Sunday, October 8, 2017

Raising Capital from Foreign Investors

Foreigners can invest in U.S. securities offerings easier than U.S. persons. That's because the Securities Act of 1933 protects U.S. investors by placing numerous restrictions on securities offered to U.S. persons. However, those restrictions do not apply to foreign investors who invest under Regulation S of the Act. Note that the issuer of securities can decide to treat foreign investors as the same as U.S. investors, in which case all of the same restrictions will apply to both U.S. and foreign investors. But, if the issuer wants to simplify the process for foreign investor, the issuer can rely on Regulation S.

With Reg. S, there are no investor qualification requirements (i.e.they don't have to be accredited or "sophisticated") and no limit on the number of investors.

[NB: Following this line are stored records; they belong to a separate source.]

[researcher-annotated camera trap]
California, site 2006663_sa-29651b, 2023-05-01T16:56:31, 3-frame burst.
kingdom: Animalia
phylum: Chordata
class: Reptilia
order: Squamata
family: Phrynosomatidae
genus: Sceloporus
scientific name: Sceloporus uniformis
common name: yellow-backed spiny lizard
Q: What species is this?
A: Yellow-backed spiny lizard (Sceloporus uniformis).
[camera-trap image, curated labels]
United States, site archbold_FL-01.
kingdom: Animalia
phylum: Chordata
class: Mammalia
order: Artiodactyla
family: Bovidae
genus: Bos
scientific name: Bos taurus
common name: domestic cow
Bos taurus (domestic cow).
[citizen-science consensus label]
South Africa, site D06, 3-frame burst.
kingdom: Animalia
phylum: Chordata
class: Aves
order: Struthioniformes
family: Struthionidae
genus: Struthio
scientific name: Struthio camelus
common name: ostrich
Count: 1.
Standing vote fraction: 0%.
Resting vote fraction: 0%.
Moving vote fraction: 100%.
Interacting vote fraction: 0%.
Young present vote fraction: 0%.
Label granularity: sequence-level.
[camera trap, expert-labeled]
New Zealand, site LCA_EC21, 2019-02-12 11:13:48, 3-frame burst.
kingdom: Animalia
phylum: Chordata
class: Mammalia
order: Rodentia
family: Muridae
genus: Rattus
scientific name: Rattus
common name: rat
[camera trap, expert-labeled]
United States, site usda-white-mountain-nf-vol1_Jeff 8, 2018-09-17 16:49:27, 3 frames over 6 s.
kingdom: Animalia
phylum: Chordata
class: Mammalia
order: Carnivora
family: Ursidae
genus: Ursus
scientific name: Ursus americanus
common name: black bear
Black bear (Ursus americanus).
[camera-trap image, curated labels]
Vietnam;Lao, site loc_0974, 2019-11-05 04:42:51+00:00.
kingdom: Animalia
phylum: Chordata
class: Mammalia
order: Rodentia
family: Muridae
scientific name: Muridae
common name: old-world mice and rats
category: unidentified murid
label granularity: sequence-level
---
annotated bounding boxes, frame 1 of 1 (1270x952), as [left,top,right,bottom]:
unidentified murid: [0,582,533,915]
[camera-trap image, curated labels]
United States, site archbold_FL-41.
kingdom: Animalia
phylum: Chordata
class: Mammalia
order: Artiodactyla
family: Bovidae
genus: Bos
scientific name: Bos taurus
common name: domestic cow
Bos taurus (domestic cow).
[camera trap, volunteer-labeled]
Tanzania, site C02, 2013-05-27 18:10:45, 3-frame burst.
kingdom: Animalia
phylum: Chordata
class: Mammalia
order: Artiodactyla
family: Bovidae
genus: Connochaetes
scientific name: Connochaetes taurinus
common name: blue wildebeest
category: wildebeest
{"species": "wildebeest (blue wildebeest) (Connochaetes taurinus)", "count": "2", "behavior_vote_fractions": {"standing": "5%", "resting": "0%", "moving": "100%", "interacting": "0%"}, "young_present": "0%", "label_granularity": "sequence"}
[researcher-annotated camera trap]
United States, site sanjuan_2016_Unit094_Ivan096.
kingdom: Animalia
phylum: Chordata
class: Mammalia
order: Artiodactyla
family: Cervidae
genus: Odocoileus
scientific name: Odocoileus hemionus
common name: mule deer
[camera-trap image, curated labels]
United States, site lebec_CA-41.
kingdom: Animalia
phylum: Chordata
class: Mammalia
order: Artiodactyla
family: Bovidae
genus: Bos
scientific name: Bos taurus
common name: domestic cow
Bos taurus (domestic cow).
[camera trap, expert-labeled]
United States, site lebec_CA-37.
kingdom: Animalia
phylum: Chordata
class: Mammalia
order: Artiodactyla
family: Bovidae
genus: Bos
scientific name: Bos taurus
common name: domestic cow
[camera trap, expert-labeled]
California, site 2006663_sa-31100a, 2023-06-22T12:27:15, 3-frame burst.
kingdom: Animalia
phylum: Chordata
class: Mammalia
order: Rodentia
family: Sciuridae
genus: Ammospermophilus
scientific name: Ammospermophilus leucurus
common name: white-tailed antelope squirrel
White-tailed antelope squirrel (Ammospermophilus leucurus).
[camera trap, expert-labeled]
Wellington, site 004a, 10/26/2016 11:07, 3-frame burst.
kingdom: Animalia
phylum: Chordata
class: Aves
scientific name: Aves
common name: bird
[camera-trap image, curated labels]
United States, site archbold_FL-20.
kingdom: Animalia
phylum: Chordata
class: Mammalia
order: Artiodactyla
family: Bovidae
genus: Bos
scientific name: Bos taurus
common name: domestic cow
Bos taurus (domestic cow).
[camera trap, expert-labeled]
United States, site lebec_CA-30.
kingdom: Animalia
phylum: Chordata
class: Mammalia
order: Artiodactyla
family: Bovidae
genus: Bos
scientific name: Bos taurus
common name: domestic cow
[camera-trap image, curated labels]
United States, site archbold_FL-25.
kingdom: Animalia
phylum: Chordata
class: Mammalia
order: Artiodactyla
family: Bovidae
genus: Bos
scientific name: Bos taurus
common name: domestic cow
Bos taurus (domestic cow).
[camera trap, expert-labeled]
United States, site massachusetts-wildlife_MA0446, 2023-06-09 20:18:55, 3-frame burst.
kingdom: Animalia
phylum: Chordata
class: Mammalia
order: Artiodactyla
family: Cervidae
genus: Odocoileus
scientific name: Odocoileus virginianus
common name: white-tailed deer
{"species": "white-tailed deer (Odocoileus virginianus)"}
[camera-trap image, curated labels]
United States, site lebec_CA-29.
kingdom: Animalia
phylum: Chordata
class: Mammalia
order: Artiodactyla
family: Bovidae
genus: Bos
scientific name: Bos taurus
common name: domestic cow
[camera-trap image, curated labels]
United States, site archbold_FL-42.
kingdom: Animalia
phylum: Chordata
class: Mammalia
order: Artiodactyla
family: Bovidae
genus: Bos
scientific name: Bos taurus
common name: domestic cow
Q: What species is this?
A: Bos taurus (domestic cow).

To be eligible for Reg S: (1) offers and sales of the securities must be made only to foreign investors, and (2) no offering participant can engage in "directed selling efforts"that target the US market. "Foreign investors" are non-U.S. citizens who do not reside in the U.S. and who are not in the United States at the time of the offer and sale. “Directed selling efforts” are defined by Rule 902(c) as “any activity undertaken for the purpose of, or that could be reasonably expected to result in, conditioning the U.S. market for the relevant securities.” In other words, issuers cannot advertise the offering in the US, send promotional materials to US investors or hold promotional conferences in this country. But the issuers can sell from the US to investors located abroad. Any Internet selling efforts must ensure that: (1) the Web site includes a prominent disclaimer that the offer is directed only to foreign countries, and (2) the Web site offeror implements procedures to reasonably ensure no securities actually get sold to U.S. persons.

A separate Regulation D offering can be made to U.S. investors that overlaps the offering to foreign investors. The two offerings must be kept separate, even if the materials for each may be similar.